As of Wednesday’s close they’re down 55% from last year’s high and back trading at the same levels they were at shortly after IPO’ing in 2014. This is a bitter pill to swallow for investors, but for those of us on the sidelines there are a few signs that the stock is getting sick of all the selling and is ready to start heading
in the other direction.
There was a decent bounce back from a testing low in late January, and the daily trading range of shares has tightened up considerably since then. Compared to the back end of last year when there were multiple long red candles to be seen, they’ve all but disappeared from Twitter’s chart of late. Could this be a sign that a bull run is about to start? Let’s take a look at some of the reasons why we think it is.
Decent Earnings
For starters, the company’s Q4 earnings, released last week, came in ahead of what analysts had been expecting. Revenue was up 21% on the year, with average daily user numbers also showing impressive growth compared to the same period last year. CEO Parah Agrawal spoke optimistically about the coming months with the release when he noted how “our strong 2021 performance positions us to improve execution and deliver on our 2023 goals. We are more focused and better organized to deliver improved personalization and selection for our audience, partners, and advertisers."

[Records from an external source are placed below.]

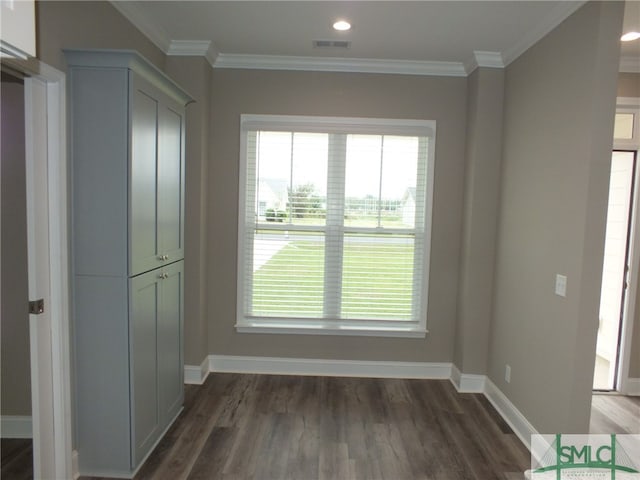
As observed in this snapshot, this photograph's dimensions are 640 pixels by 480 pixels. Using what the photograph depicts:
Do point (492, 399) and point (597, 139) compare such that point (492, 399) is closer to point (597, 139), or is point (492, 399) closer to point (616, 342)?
point (616, 342)

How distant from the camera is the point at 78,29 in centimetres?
205

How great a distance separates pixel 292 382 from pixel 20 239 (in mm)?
2371

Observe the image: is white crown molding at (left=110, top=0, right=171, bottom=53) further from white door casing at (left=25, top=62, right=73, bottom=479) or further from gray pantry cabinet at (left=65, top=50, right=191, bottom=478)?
white door casing at (left=25, top=62, right=73, bottom=479)

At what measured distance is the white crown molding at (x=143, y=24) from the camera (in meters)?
2.44

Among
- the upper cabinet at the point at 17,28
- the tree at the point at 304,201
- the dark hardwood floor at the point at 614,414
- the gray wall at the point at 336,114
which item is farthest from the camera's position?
the tree at the point at 304,201

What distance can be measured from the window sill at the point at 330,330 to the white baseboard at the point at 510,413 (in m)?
0.69

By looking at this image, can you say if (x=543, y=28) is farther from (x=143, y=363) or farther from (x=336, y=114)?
(x=143, y=363)

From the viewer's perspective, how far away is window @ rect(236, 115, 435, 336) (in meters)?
3.46

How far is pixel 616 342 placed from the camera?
10.9ft

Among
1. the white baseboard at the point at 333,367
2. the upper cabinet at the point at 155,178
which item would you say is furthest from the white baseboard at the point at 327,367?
the upper cabinet at the point at 155,178

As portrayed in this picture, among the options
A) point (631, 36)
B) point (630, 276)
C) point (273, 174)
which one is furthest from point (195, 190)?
point (630, 276)

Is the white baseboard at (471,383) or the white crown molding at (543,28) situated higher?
the white crown molding at (543,28)

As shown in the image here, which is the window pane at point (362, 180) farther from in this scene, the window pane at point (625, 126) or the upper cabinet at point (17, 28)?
the upper cabinet at point (17, 28)

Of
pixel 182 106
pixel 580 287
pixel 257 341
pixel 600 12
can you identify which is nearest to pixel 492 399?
pixel 580 287
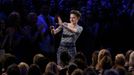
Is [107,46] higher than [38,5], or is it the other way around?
[38,5]

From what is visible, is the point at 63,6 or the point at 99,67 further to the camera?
the point at 63,6

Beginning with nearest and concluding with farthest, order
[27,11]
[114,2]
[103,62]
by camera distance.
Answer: [103,62] < [27,11] < [114,2]

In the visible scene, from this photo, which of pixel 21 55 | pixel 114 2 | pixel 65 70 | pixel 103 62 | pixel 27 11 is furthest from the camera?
pixel 114 2

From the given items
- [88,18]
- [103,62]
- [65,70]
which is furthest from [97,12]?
[65,70]

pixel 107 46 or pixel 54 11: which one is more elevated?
pixel 54 11

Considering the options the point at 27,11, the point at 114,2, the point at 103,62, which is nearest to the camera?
the point at 103,62

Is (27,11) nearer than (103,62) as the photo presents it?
No

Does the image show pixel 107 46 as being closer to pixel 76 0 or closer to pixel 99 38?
pixel 99 38

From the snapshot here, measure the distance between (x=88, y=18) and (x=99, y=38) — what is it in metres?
0.61

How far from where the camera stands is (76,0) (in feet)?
49.3

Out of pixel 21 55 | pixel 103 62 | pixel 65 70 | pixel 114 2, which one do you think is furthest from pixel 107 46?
pixel 65 70

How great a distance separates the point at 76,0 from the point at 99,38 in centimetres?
146

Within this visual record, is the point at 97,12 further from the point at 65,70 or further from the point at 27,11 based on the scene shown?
the point at 65,70

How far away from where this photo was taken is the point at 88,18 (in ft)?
47.0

This bullish tone was matched by CFO Ned Segal, who said "Twitter had a solid fourth quarter to finish 2021, with over $5 billion in annual revenue, up 37% for the year. There are no changes to our goals of 315 million average mDAU in Q4 2023 and $7.5 billion or more revenue in 2023. Our increased focus on performance ads and the SMB opportunity after the sale of MoPub positions us even better for 2022 and beyond."
So far so good, but the cherry on top for investors was the news that the board had authorized a fresh $4 billion share repurchase program, which is effective immediately. This is one of the most bullish signals a company can give to the market, and tells us that management believes their shares to be heavily undervalued at current prices. This, as well as the core earnings figures, garnered some attention from some of the sell-side heavyweights.
Fresh Upgrades
The day after the release, both Susquehanna Financial and Morgan Stanley were out with positive comments and moves on their rating for Twitter. The former maintained their Buy rating, and though they trimmed their price target from $85 to $59, this still suggests there’s upside of more than 60% to be had from where shares closed last night. The latter boosted their price target up to $59 as well, backing up management’s view that shares are a bargain right here for investors.
It’s a nice change of pace for investors who must have been getting sick of the negative headlines concerning their Twitter shares. For example, Cathie Wood of ARK fame has made no secret of the fact that her funds have been dumping Twitter shares in recent weeks, a move that might now prove premature in the face of the potential turnaround. For investors getting involved and willing to take the other side of the trade to Cathie, we could be looking at the trade of the year right here.
Having been beaten down for much of the past year, the worst-case scenario has surely been priced into Twitter stock. But as we’re seeing in the company’s earnings and from Wall Street, the current share price of $36 is starting to look a long way from fair value. Anyone starting a position at these levels has a pretty simple exit point below January’s dip in the low $30s, but there’s a lot of room for them to run to the upside.